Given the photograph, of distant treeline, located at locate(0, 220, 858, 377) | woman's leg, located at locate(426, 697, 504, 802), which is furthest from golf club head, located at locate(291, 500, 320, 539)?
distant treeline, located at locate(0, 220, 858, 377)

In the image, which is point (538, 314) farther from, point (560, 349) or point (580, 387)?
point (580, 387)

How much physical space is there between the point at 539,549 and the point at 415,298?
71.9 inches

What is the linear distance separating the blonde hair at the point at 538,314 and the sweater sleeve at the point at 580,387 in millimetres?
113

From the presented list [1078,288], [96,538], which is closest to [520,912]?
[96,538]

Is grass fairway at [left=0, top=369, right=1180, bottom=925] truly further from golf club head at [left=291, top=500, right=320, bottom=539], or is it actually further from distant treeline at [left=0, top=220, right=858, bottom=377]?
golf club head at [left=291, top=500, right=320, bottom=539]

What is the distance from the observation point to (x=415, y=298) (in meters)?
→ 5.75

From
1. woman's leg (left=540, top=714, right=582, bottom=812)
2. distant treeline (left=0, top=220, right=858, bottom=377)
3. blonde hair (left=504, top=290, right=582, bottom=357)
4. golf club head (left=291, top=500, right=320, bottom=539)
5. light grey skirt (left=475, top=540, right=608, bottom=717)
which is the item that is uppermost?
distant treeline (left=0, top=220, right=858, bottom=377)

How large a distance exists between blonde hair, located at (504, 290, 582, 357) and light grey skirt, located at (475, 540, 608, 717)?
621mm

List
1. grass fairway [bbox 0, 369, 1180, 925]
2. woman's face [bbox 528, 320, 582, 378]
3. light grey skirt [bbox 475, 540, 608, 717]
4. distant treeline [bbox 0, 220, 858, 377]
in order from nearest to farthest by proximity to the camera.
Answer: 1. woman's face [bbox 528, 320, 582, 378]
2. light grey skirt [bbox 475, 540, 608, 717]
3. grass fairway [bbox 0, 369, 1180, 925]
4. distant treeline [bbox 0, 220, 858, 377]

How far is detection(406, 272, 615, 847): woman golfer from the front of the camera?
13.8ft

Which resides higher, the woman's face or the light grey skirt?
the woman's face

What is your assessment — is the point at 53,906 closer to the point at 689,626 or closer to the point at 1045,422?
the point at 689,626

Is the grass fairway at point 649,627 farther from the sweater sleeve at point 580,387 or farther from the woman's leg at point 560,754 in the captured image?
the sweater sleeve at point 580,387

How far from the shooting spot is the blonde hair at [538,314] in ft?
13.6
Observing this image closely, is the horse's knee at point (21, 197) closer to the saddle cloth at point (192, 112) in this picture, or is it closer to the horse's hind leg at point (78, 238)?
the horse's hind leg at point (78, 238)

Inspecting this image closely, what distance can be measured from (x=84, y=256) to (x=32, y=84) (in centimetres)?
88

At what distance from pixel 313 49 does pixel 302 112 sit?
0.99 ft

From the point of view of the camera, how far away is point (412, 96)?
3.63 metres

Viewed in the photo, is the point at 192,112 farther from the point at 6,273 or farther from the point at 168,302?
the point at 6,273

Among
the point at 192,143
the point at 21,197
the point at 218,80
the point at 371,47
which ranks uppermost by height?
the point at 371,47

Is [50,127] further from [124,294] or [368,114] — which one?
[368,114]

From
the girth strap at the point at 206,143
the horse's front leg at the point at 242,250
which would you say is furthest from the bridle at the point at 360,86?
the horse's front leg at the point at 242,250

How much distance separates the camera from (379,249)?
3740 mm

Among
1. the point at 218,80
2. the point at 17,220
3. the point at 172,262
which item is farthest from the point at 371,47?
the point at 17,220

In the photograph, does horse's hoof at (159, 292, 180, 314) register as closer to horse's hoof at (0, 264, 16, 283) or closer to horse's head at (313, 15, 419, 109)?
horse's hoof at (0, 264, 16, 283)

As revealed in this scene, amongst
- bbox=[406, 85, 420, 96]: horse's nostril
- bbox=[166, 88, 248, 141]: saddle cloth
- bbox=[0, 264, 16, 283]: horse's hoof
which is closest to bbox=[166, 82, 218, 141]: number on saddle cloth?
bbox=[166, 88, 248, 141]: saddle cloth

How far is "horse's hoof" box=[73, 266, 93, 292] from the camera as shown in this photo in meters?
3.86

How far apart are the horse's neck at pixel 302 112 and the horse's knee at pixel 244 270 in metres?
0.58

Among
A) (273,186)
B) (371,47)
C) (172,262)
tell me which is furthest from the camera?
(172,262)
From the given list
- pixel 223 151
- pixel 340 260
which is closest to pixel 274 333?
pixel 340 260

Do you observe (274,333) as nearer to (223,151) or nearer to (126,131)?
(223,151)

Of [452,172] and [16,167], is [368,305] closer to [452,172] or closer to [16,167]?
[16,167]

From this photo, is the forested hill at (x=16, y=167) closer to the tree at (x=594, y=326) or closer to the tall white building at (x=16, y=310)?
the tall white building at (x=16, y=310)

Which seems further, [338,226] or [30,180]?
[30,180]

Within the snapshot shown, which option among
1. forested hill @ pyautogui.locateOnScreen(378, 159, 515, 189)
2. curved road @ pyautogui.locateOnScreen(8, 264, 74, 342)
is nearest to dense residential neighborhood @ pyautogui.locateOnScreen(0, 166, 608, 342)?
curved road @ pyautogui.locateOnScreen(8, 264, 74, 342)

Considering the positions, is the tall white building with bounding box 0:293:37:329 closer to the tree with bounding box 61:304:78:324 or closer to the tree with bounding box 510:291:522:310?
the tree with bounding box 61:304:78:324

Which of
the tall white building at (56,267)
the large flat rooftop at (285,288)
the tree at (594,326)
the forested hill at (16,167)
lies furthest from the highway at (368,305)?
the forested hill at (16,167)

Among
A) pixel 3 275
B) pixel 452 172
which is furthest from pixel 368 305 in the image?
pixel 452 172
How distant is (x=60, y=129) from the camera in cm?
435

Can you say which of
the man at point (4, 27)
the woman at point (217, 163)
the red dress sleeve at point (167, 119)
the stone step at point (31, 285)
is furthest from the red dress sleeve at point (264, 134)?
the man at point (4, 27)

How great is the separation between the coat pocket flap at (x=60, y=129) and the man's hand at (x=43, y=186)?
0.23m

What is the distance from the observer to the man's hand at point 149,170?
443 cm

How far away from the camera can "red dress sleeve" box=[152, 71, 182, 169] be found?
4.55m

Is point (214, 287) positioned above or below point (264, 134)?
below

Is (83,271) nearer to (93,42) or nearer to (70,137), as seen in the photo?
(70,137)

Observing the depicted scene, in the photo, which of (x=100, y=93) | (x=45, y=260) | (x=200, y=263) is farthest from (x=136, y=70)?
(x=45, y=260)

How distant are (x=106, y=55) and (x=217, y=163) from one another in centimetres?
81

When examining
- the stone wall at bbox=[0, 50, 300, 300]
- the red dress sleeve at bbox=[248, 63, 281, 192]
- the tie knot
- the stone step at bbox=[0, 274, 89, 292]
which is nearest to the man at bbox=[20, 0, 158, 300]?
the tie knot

|---|

_REQUIRED TASK_.
Copy out the lines from the line containing "Considering the positions, is" to the end of the listing above, without alteration.

_EXPECTED ANSWER_.
Considering the positions, is the tall white building with bounding box 0:293:37:329 closer to the tree with bounding box 61:304:78:324 or closer to the tree with bounding box 510:291:522:310?
the tree with bounding box 61:304:78:324

Which of
the tall white building at (56,267)
the large flat rooftop at (285,288)
the tree at (594,326)
the forested hill at (16,167)
lies furthest from the highway at (368,305)?
the forested hill at (16,167)

Among
A) pixel 3 275
B) pixel 452 172
which is furthest from pixel 368 305 in the image?
pixel 452 172
How distant is (x=60, y=129) from the camera in cm?
435

Can you say which of
the man at point (4, 27)
the woman at point (217, 163)
the red dress sleeve at point (167, 119)
the stone step at point (31, 285)
is furthest from the red dress sleeve at point (264, 134)?
the man at point (4, 27)

How great is the separation between the coat pocket flap at (x=60, y=129) and the man's hand at (x=43, y=186)?
0.23m

What is the distance from the observer to the man's hand at point 149,170?
443 cm

How far away from the camera can "red dress sleeve" box=[152, 71, 182, 169] be found?
4.55m

Is point (214, 287) positioned above or below point (264, 134)?
below

Is (83,271) nearer to (93,42) or nearer to (70,137), as seen in the photo?
(70,137)

Observing the depicted scene, in the photo, which of (x=100, y=93) | (x=45, y=260) | (x=200, y=263) is farthest from (x=136, y=70)?
(x=45, y=260)

How distant are (x=106, y=55) and (x=217, y=163) from one another in centimetres?
81

When examining
- the stone wall at bbox=[0, 50, 300, 300]
- the red dress sleeve at bbox=[248, 63, 281, 192]
- the tie knot
- the stone step at bbox=[0, 274, 89, 292]
which is nearest to the man at bbox=[20, 0, 158, 300]?
the tie knot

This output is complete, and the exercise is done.